To confuse matters further the French seem to be spewing out new rules with great regularity. Did you know you're required to have some form of breathalyser with you? A high viz jacket to hand if you break down? The RAC says I need a reflective warning triangle too but does this apply to motorcyclists? 

Of course you know this. You are a careful, well informed, well researched and thoroughly prepared traveller. OK then have you got your "Crit'Air" sticker too? Well if you end up in the wrong city at the wrong time you could get a £117 fine and maybe even points. 

Come to think of it I don't even know how the London congestion charge works or what areas it covers. Overall though I find it best to avoid London.

Ignorance is no excuse either. You can't stand there in front of a Gendarme trying to explain in your pathetic high-school Franglais why your gloves are not CE approved. Yes - in France you cannot ride a motorcycle without wearing CE approved gloves.

It's a minefield.

A large white rocky outcrop over the beautiful French town of Sisteron
It's hard work travelling, but then it can be worth the effort.

If you have any legal pointers for the bewildered motorcyclist - especially those travelling to foreign climes - we'd love to publish them here on Bikes And Travels. Contact

Reader's Comments

Keith m said :-
Down here in Kent we have the Dartford crossing. It too takes its tolls via cameras. If you don't pay the charge within 24hrs they send you a fine through the post. Now 140,000 to 170,000 vehicles use this crossing per day. Nice little earner that one.
3/2/2018 8:12:44 PM UTC
Ren - The Ed said :-
Hi Keith m. Apparently the Runcorn/Widnes bridge's tolls are collected by the same (French) company as the Dartford crossing. When I went over the Dartford Bridge there were signs EVERYWHERE threatening all kinds of doom and disaster if you didn't cough up sharp style. So much so even though I'd heard motorcycles were free to cross I still went to the website to double check.

Here at Runcorn there's a couple of signs, definitely not enough if you're from out of town. There is only one sign from either side declaring the point of no return if you wish to avoid the tolls. It's as though they want you to cross the bridge. It's as though they want to fine you. Hmmmmmm. Maybe I'm just paranoid.
3/2/2018 8:58:23 PM UTC
Borsuk said :-
The first time I took my car over to Spain I programmed the sat nav to avoid toll roads, unfortunately that didn't include emission zones.
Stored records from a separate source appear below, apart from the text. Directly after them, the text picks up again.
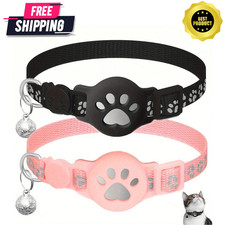 Airtag Cat Collar Brakaway Safety Anti Lost T...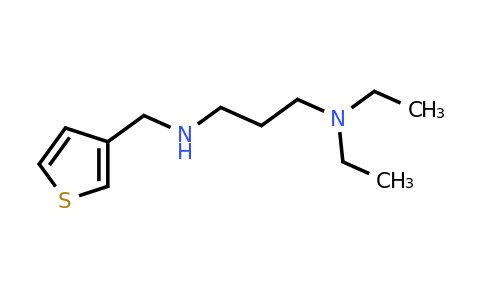 1019502-06-7 | n1,n1-Diethyl-n3-(thiophen-3-ylmethyl)propane-1,3-diamine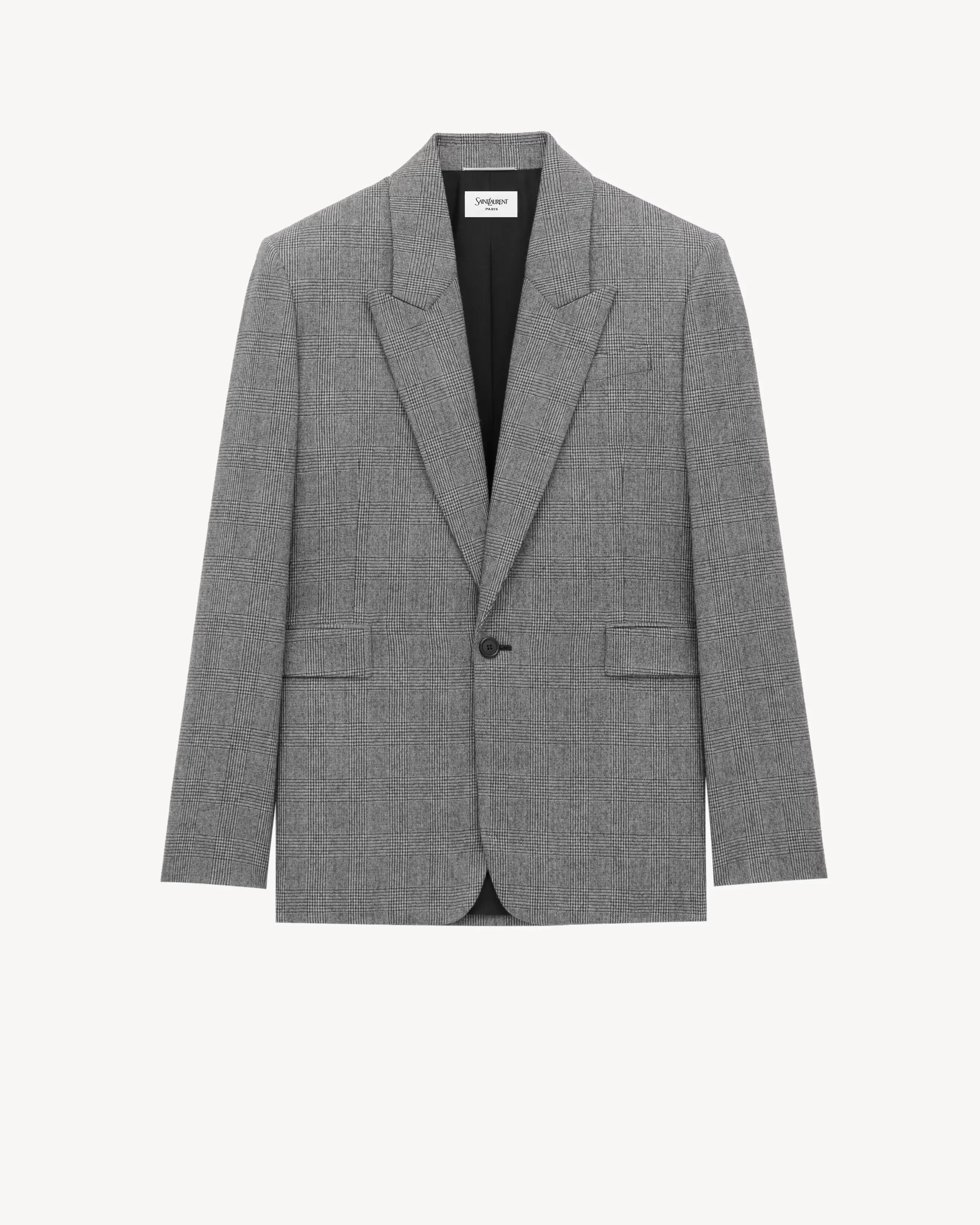 Saint Laurent Blazer Jacket In Wool - 1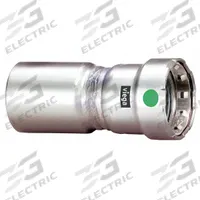VIEGA MEGAPRESS Crimp Fitting: 2 in Pipe x 1 1/2 in Pipe Size, FTG x Press-fit, EPDM (MPN 90385). Key specifications — Brand: VIEGA MEGAPRESS.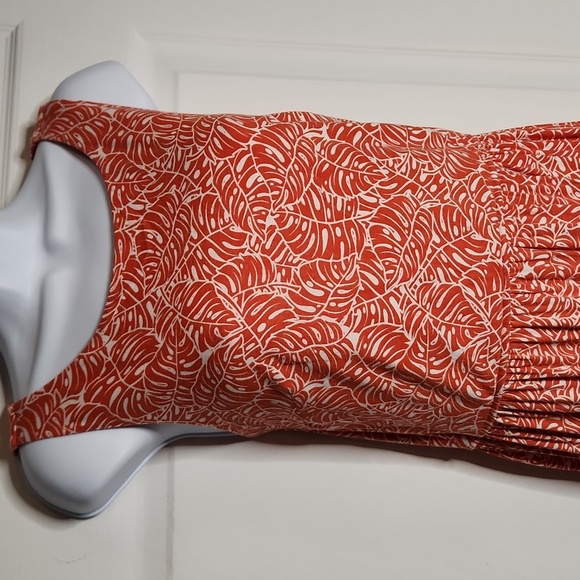 Boho Cottage Orange Summer Dress M - Picture 2 of 2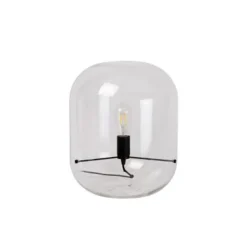 Lucide VITRO Tafellamp-Transp.-Ø35-1xE27-60W-Glas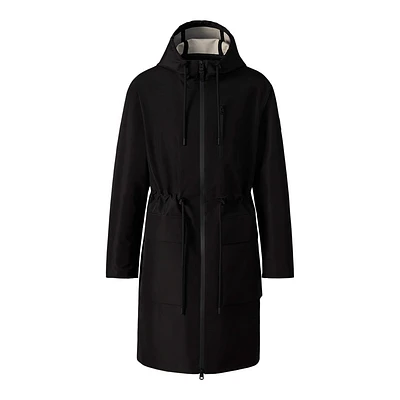 Mackage Broden-z Long Rain Jacket Black-trench, Size: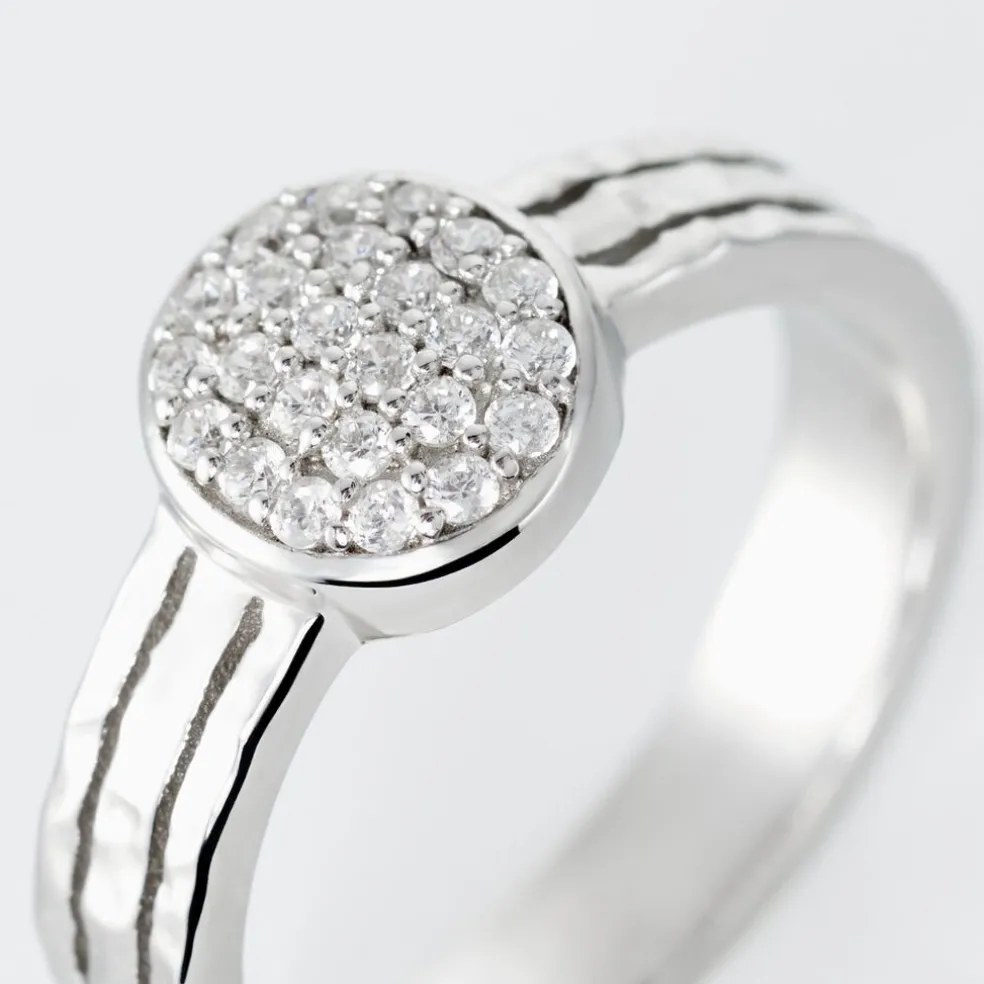 Bague Argent Blanc Cayley Oxydes De Zirconium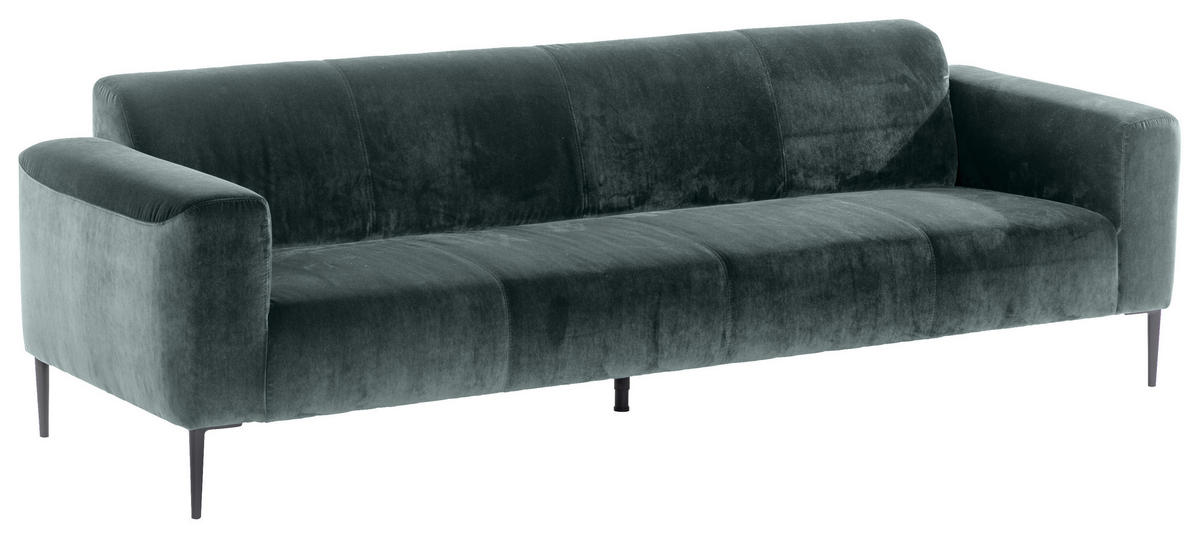 TROJMIESTNA POHOVKA, textil, antracitová - čierna/antracitová, Modern, kov/textil (250/76/86cm) - W.Schillig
Imagine my surprise as I passed a sign saying I was entering the London Emission Zone or whatever it's called and had to call some number within 24 hours or get fined. Try remembering a phone number on a street sign on your own with what felt like half of London's traffic trying to herd you in the same direction as them. When I got to Dover I arrived earlier than expected and managed to get internet access and found the web site to pay. Only to find my little Suzuki is exempt in the first place. It was a nice surprise but I had been driving with visions of being stuck somewhere in France when the time limit finished and getting a string of fines for not paying.
It's as bad as these places that require you to pay street parking fees using a mobile. Becomes bloody expensive quickly if you are on International roaming.
3/2/2018 10:35:13 PM UTC
Ren - The Ed said :-
There is an assumption that EVERYONE has internet access and EVERYONE has a mobile phone. I daresay the vast majority of people do but not everyone. If someone in a modern first world country finds themselves without these 2 items I can only assume they must feel like something of an unwanted pariah.

I'd best stop otherwise we'll have the flat-earthers espousing conspiracy theories...

5/2/2018 9:06:49 AM UTC
Henrik said :-
Damm flat-earthers ,... I know better :-)

5/2/2018 1:45:17 PM UTC
Ren - The Ed said :-
Phew!! I'm glad they've found the mounting points for the earth. That said I thought they'd be at the poles because on most globes I've seen they usually are.